# Data block:
====

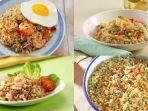 4 Resep Nasi Goreng Enak dan Praktis untuk Buka Puasa Ramadan, 30 Menit Sudah Siap Disantap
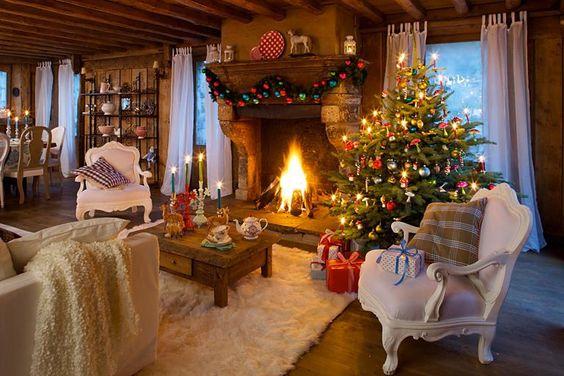 Weihnachten in einer verschneiten Berghütte ist Romantik pur. Mit der richtigen Deko und dem passenden Geschirr bringen Sie den Chalet-Stil ins heimische...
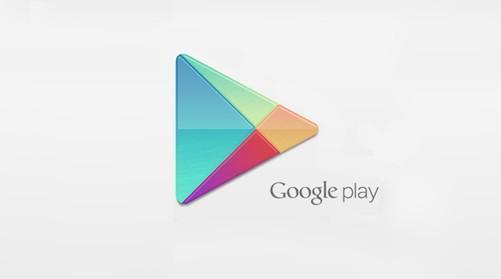 谷歌在今天的博客文章中宣布即将对提交给Play商店的应用程序进行重大更改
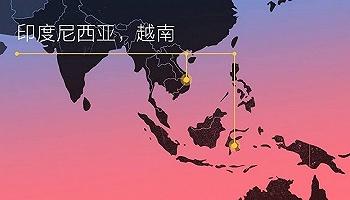 Teebik:2017中国手游出海启示录之东南亚篇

====

# How to complete this task:
Print all of the data exactly, and do not carry over any pictures.

# Your response:
 4 Resep Nasi Goreng Enak dan Praktis untuk Buka Puasa Ramadan, 30 Menit Sudah Siap Disantap
 Weihnachten in einer verschneiten Berghütte ist Romantik pur. Mit der richtigen Deko und dem passenden Geschirr bringen Sie den Chalet-Stil ins heimische...
 谷歌在今天的博客文章中宣布即将对提交给Play商店的应用程序进行重大更改
 Teebik:2017中国手游出海启示录之东南亚篇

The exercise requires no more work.